As indicated in my previous posting, I had issues with the switches that I purchased and their usage in the OSI-300 mini.  I took apart one of the switches in order to get a closer look at how it worked and if the switch could be adjusted to work properly for my application.

The switch has three blades that are made as extensions to the individual leads.  The switch connection is made by a metal slider that has four contact points, two on each side of the blades.  These contact points are supposed to be sized such that they do not contact the outer two blades at the same time.  The options to fix this are to separate the blades with more space, or shorten the contact points to avoid shorting the outer blades.

I looked at a similar component at work and found that they had shortened the slider slightly by bending the outside corners of the four contacts.  I took a pliers and did the same to two of the switches that I had.  After much trial and error, I was able to adjust the switch to prevent the shorting that I had seen.  I soldered them in place to complete the prototype and took the image above.

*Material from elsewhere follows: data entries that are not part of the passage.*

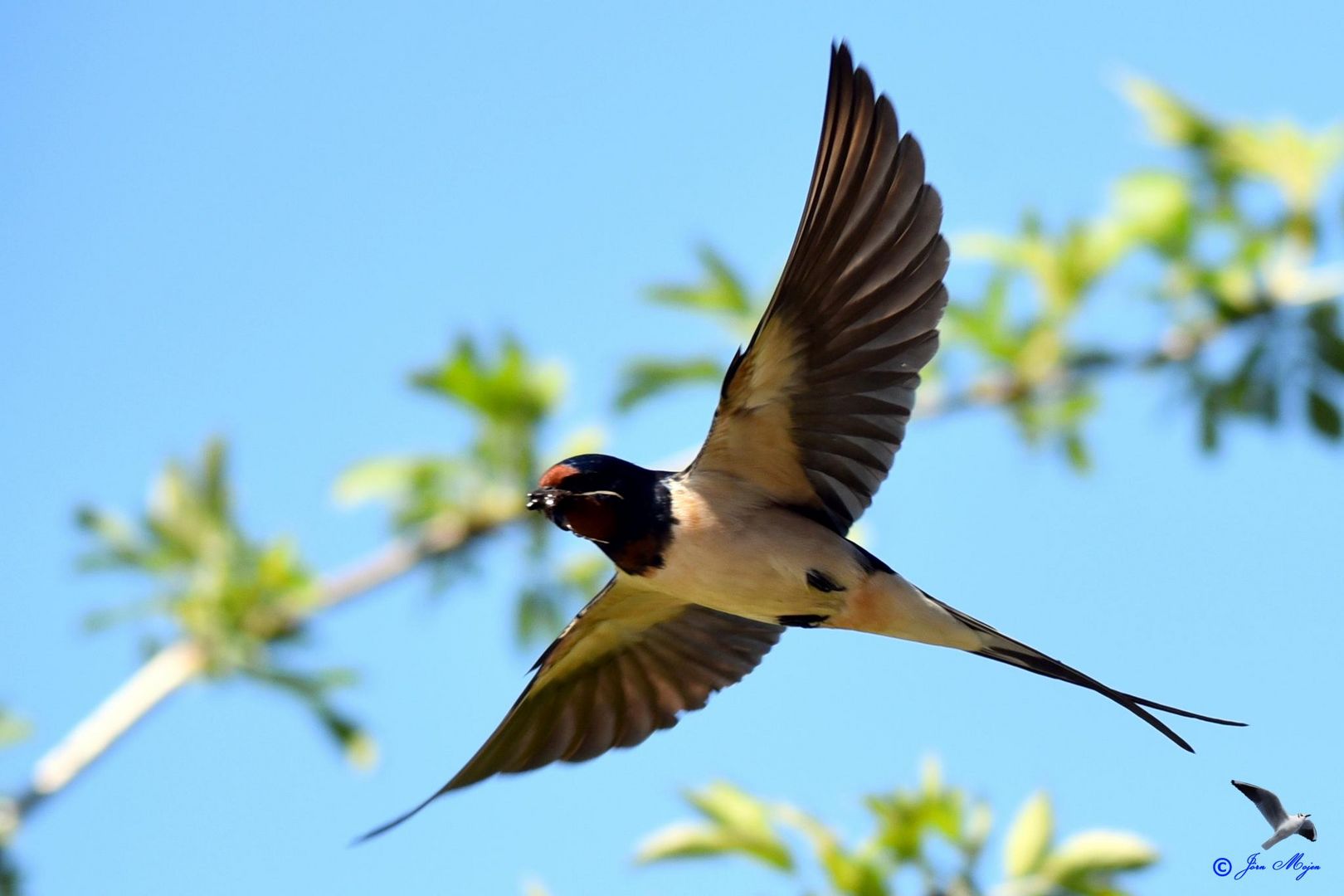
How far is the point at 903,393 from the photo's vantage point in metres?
3.21

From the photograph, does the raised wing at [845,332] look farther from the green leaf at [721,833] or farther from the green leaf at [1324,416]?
the green leaf at [1324,416]

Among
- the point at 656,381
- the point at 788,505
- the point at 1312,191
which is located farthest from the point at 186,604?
the point at 1312,191

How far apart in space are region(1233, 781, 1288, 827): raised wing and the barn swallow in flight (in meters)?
0.15

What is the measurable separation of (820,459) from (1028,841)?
0.97 metres

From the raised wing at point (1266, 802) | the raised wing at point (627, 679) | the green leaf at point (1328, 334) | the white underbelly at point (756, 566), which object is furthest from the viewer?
the green leaf at point (1328, 334)

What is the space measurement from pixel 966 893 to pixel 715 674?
719 mm

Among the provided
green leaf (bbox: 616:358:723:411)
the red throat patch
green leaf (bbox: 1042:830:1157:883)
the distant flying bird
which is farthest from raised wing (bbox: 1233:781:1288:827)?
green leaf (bbox: 616:358:723:411)

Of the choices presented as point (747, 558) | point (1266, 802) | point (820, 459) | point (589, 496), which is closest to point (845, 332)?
point (820, 459)

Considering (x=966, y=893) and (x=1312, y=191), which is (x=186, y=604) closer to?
(x=966, y=893)

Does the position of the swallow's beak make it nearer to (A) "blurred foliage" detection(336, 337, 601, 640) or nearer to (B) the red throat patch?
(B) the red throat patch

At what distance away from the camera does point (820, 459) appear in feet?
10.8

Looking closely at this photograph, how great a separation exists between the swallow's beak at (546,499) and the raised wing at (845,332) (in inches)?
10.5

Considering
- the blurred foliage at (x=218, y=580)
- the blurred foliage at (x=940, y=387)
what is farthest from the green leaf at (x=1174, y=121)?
the blurred foliage at (x=218, y=580)

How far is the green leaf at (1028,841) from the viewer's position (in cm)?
361
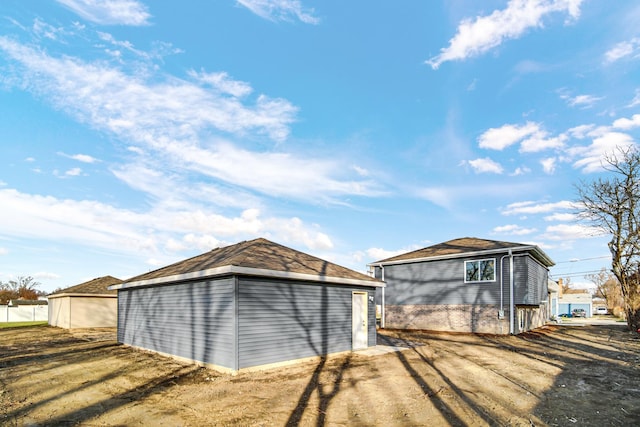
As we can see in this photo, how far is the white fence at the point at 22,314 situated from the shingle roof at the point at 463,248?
40287 mm

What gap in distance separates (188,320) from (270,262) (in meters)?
3.05

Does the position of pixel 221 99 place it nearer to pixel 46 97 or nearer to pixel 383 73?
pixel 46 97

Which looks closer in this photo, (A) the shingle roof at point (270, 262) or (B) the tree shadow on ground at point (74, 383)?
(B) the tree shadow on ground at point (74, 383)

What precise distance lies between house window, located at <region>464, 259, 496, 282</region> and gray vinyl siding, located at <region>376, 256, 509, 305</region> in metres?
0.17

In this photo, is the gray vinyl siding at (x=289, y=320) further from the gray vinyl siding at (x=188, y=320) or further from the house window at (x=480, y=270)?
the house window at (x=480, y=270)

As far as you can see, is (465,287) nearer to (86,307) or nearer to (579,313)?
(86,307)

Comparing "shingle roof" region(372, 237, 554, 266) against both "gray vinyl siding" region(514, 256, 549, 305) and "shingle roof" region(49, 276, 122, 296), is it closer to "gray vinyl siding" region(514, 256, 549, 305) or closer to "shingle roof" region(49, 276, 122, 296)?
"gray vinyl siding" region(514, 256, 549, 305)

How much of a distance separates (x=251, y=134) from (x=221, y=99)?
3364mm

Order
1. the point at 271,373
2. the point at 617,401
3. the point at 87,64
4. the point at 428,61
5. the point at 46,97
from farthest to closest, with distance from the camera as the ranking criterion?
the point at 428,61 < the point at 46,97 < the point at 87,64 < the point at 271,373 < the point at 617,401

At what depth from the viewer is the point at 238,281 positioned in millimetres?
9406

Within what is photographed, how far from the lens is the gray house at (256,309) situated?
30.9 ft

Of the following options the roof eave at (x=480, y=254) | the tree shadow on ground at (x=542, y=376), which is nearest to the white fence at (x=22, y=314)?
the roof eave at (x=480, y=254)

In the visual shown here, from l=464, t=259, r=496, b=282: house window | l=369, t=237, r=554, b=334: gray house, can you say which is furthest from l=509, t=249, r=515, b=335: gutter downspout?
l=464, t=259, r=496, b=282: house window

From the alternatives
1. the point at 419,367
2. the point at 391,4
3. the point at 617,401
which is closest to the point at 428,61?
the point at 391,4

I recently received the boards I designed from the manufacturer.  They were very well done, even with the tight tolerances required to line up the various components.

Additionally, the parts I ordered to assemble the board arrived as well, and I set to assembling the board.

After a few hours of soldering, I was able to come up with the attached image.  I ran into only two issues, one with the design, and one with the parts.

The schematic I drew had an issue with the connection between the resistor and capacitor that form the clock circuit.  After a single trace was cut and a short piece of wire was attached, I had a working clock.

The other issue I ran into involved the switches in the RUN and RST positions.  Both of these switches switch a signal between power and ground.  While the switches I picked were supposed to be non-shorting, they appear to briefly short when switched.  As a result, power is connected to ground, and the contents of the SRAM are lost.  I will try a different manufacturer and see if their switches perform better.

To avoid this, using a pull up or down resistor would be a better design.  I wanted to keep as close to the original design as possible.

The image above shows the board running a simple JMP 0000 loop at address 0000.  The data LEDs represent 01001100, or 4C in hex, the command for a jump.  The address LEDs represent 00000011, or a merge of addresses 0, 1, and 2.  While the LEDs are flashing, they are doing so too quickly to see.